Every child matters. That was a sentiment staff and students wore on their sleeves as part of the College’s Orange Shirt Day events.
Hosted by NC’s Indigenous Education department, Orange Shirt Day was held at the NOTL Campus on Sept. 29 and at the Welland Campus on Oct. 2.
The annual event was held to recognize the impact of the residential school system on First Nations, Métis, and Inuit children’s sense of self-esteem and well-being, as an affirmation to a commitment to ensure that everyone matters.
Students, staff, and faculty were invited to wear an orange shirt (or other clothing) to honour residential school survivors and to remember those who didn’t. Information booths about the initiative were on display and a group photo was taken at each campus as part of Orange Shirt Day.
“Orange Shirt Day is an opportunity for the NC community to come together to show our support for our residential school survivors, to remember those who did not, and an opportunity to raise awareness of these impacts,” said organizer Jamie Warren, counsellor, Health, Wellness and Accessibility.
“One of the first steps that we can take toward reconciliation is to educate ourselves and our students on various Indigenous issues, including the legacy of the residential school system and how it continues to have an impact on Indigenous peoples in Canada, including our Indigenous students.”

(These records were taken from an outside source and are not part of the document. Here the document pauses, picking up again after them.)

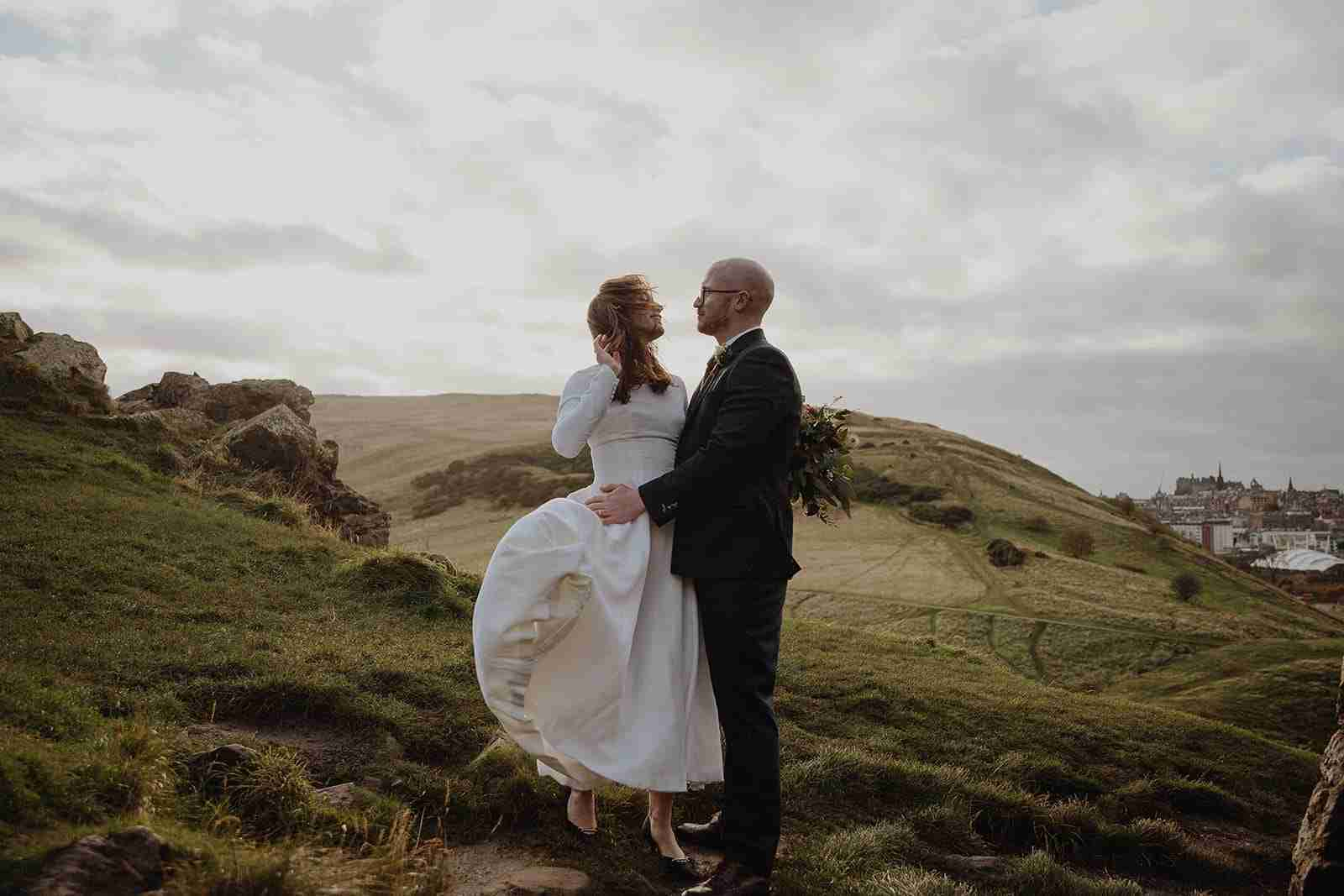 Portrait of a couple eloping in Holyrood Park during a windy day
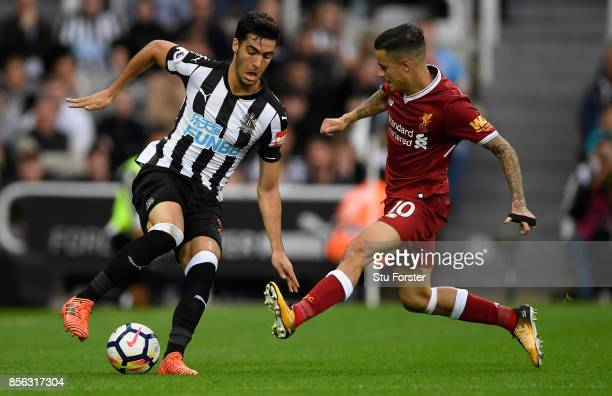 Newcastle player Mikel Merino is challenged by Phillipe Coutinho of Liverpool during the Premier League match between Newcastle United and Liverpool...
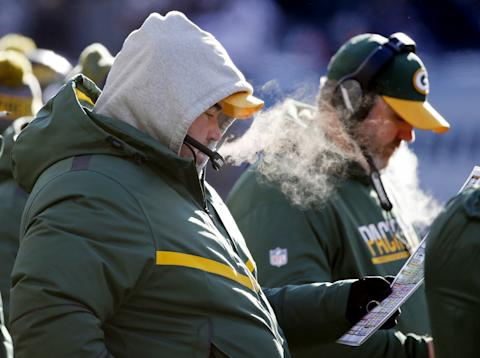 Expect plenty of bundled up coaches for the New York Giants-Green Bay Packers game. (AP)
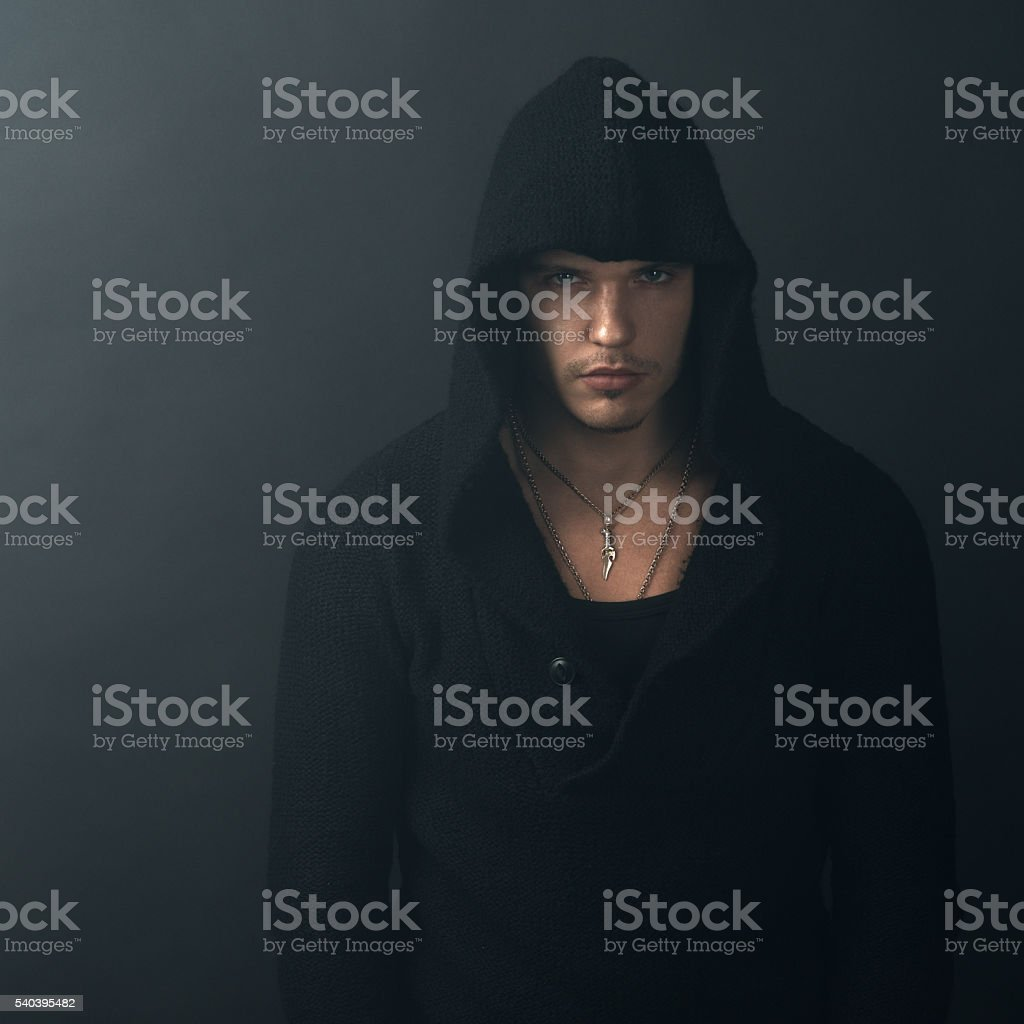 man in black hoodie looking confidently stock photo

Orange Shirt Day is a legacy of the St. Joseph Mission residential school commemoration event held in Williams Lake in 2013. It was inspired by Phyllis (Jack) Webstad, a survivor of the St. Joseph Mission Residential School. The federal government estimates at least 150,000 First Nation, Metis, and Inuit students attended residential schools. Orange Shirt Day is an opportunity for the College to come together in the spirit of reconciliation and hope for future generations of children.